The waters are surprisingly calm for the power they deliver further south. There’s some bobbing of the boat as we get closer to the falls but the waves never seem to get to intense.

Giant rocks prevent us from getting too close to the first falls. I take a picture with my phone and find I’m close enough to Buffalo, New York to get service. I suppose I can technically count this as being to the city.

From there we get closer to the horse shoe falls and are bombarded with the mist from water falling 58 meters. I shelter my camera and phone with my poncho and wait for the boat to turn us around before taking my shots. Meanwhile my glasses have become covered in drops.

With soaking we shoes we return to land and enjoy a local beer as I take off my boots and let my socks dry in the sun. It’s to no avail as the inserts of my boots retain the water and when I put them back on I feel them squish and cool water leaks between my toes.

I see a park ranger with a falcon nearby but she’s gone as soon as I get my camera out.

Still wet and reeling from the falls we catch the bus to Table Rock where there’s time before we see Niagara’s Fury so we get some surprisingly good sushi from a stand before heading into the movie. I’m a bit surprised when they hand us ponchos, but after watching the short film with animated beavers, owls, polar bears who say “eh?” and hockey playing woolly mammoths we enter a 360-degree theater with grated floors and water all around. As another movie plays we’re hit with thunder, lightening, rain, and snow.
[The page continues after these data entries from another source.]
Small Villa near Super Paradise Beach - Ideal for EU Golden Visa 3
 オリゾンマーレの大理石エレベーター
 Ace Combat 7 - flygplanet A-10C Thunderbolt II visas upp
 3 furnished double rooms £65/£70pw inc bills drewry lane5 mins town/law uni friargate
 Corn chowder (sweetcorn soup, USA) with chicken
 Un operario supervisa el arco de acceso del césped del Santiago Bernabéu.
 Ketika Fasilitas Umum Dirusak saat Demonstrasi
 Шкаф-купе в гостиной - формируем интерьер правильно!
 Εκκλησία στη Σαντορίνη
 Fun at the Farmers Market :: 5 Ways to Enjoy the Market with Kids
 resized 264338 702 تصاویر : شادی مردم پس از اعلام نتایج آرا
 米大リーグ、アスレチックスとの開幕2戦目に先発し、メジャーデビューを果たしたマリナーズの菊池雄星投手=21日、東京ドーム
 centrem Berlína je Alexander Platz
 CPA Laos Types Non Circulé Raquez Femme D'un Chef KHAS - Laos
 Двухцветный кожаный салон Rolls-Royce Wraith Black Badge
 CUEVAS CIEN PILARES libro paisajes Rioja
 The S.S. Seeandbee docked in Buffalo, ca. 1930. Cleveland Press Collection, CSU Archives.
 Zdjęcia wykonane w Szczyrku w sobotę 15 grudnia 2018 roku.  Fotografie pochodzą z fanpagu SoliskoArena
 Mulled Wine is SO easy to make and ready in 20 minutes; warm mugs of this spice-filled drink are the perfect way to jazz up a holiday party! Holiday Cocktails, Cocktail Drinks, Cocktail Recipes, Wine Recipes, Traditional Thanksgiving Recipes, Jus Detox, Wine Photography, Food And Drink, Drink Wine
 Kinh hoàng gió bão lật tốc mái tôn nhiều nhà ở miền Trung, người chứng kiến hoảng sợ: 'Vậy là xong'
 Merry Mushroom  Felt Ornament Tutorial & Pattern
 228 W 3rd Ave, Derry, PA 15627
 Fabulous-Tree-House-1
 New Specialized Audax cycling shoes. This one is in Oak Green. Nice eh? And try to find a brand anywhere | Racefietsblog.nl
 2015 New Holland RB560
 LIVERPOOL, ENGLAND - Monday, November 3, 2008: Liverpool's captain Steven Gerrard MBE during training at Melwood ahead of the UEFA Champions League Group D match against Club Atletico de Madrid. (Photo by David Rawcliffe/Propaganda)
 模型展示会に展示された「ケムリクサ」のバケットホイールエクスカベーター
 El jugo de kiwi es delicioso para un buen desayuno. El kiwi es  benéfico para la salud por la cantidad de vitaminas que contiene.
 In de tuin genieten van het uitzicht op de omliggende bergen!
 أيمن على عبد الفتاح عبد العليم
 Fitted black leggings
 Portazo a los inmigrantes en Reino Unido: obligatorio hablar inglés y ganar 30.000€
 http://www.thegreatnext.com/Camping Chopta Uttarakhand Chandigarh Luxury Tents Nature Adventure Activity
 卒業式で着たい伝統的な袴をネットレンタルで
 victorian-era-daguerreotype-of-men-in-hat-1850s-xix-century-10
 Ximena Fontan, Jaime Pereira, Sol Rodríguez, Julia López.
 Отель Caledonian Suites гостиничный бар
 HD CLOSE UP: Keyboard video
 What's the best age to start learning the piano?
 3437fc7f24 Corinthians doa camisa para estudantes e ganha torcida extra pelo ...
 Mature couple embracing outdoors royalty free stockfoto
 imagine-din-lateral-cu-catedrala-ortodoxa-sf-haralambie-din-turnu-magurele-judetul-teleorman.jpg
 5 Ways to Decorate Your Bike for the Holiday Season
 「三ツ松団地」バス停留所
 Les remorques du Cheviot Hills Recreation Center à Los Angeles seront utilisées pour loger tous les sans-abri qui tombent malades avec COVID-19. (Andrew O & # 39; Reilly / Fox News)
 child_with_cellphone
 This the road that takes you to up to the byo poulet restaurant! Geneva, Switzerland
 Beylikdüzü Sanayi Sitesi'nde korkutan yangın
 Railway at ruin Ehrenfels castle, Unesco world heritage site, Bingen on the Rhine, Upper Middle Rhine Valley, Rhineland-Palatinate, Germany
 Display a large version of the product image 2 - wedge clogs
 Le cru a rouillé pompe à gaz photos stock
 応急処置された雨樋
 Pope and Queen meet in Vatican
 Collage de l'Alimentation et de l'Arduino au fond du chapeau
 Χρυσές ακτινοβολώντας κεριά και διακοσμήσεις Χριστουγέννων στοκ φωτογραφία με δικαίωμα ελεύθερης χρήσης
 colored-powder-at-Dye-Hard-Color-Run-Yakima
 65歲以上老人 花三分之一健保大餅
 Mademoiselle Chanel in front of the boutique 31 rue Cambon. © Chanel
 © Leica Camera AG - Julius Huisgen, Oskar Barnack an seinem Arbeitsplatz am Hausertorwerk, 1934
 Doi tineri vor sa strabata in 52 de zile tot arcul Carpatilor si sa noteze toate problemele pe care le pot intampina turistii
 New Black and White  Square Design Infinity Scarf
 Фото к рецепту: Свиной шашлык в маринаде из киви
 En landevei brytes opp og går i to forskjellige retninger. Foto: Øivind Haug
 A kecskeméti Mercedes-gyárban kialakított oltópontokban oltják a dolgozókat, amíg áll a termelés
Finally the last adventure of the day is to walk behind the falls. We once more get a poncho after descending the surface through a dark we tunnel. Walking behind the falls wasn’t exactly what I expected, a small hole with water dripping in. But when we get to the observation deck on the side of the falls we’re met with the power once more. It’s breath taking.


After completing the adventures, we head back to the room and I peel off my still soaking socks. My parents and I agree that a good steak dinner sounds good so we head to a steak house in our hotel.

The bill, after tip, is over $500. It is amazing but holy shit. The server in me envies her 20% tip that could make good payments on my credit cards or help me with books for grad school. Regardless, it’s a dinner we won’t forget.